Why language coming out of Singapore Summit should ‘ring alarm bells’
One of Australia’s leading international relations analysts has delivered a critical assessment of the Singapore Summit between Donald Trump and Kim Jong-un.
Dr David Wright-Neville told Neil Mitchell the North Korean leader had “played” Mr Trump “very, very cleverly”.
He said there was no detail to suggest anything had actually been achieved by the President.
“I think it’s been summarised very nicely by one American headline this morning – Trump gives major concession and gets a photo opportunity in return,” he told Neil Mitchell.
“It’s fair enough, at this stage, to say that.

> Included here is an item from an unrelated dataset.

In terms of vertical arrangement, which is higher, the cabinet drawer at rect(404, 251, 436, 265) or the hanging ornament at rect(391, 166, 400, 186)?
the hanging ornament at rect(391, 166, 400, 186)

“As Julie Bishop quite correctly said – there’s no details.
“There is no commitment from the North to give up its nuclear arms and ballistic missiles and there’s no timeline for doing so.”
Dr Wright-Neville said it was a “good thing” the countries were meeting, given their recent history, but the language coming out of the summit was concerning.
“They say they’ve achieved first steps towards denuclearisation of the Korean Peninsula – that language in itself should ring alarm bells,” he explained.
“Traditionally, ‘denuclearisation of the Korean Peninsula’ has been North Korea speak for removing American weapons from South Korea.”
He said that could have long-term security implications for Australia.
“You can almost hear the champagne corks popping in Moscow and Beijing,” Dr Wright-Neville said.
“The lesson Kim Jong-un will take from this is that nuclear weapons get me credibility.”